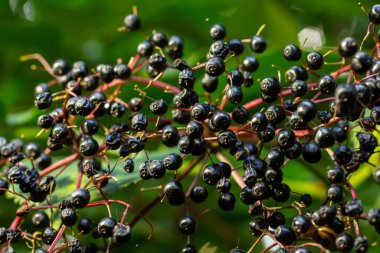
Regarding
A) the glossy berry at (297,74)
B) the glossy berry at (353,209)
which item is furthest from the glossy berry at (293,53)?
the glossy berry at (353,209)

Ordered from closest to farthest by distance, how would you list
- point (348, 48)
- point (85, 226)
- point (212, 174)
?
point (348, 48) < point (212, 174) < point (85, 226)

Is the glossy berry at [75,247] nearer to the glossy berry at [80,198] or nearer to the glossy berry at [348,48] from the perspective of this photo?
the glossy berry at [80,198]

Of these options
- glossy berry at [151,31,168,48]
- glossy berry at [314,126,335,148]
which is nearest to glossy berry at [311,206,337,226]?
glossy berry at [314,126,335,148]

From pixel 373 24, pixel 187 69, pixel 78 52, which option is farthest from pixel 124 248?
pixel 373 24

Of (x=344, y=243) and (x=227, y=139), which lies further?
(x=227, y=139)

===

◆ Problem to solve: Can you reproduce every one of the entries above verbatim, including each answer line, but with the picture left out?

◆ Solved problem:
Regarding
A) the glossy berry at (297,74)
B) the glossy berry at (353,209)
which item is furthest from the glossy berry at (293,53)?
the glossy berry at (353,209)

Ordered from closest to farthest by distance, how would you list
- point (348, 48)
- point (85, 226)
- point (212, 174)
?
point (348, 48) < point (212, 174) < point (85, 226)

Is the glossy berry at [75,247] nearer to the glossy berry at [80,198] or nearer to the glossy berry at [348,48] from the perspective of this photo?
the glossy berry at [80,198]

Of these options
- glossy berry at [151,31,168,48]
- glossy berry at [314,126,335,148]
which is nearest to glossy berry at [311,206,337,226]?
glossy berry at [314,126,335,148]

From pixel 373 24, pixel 187 69, pixel 78 52, which option is farthest from pixel 124 248?
pixel 373 24

Of (x=344, y=243) and (x=227, y=139), which lies further?
(x=227, y=139)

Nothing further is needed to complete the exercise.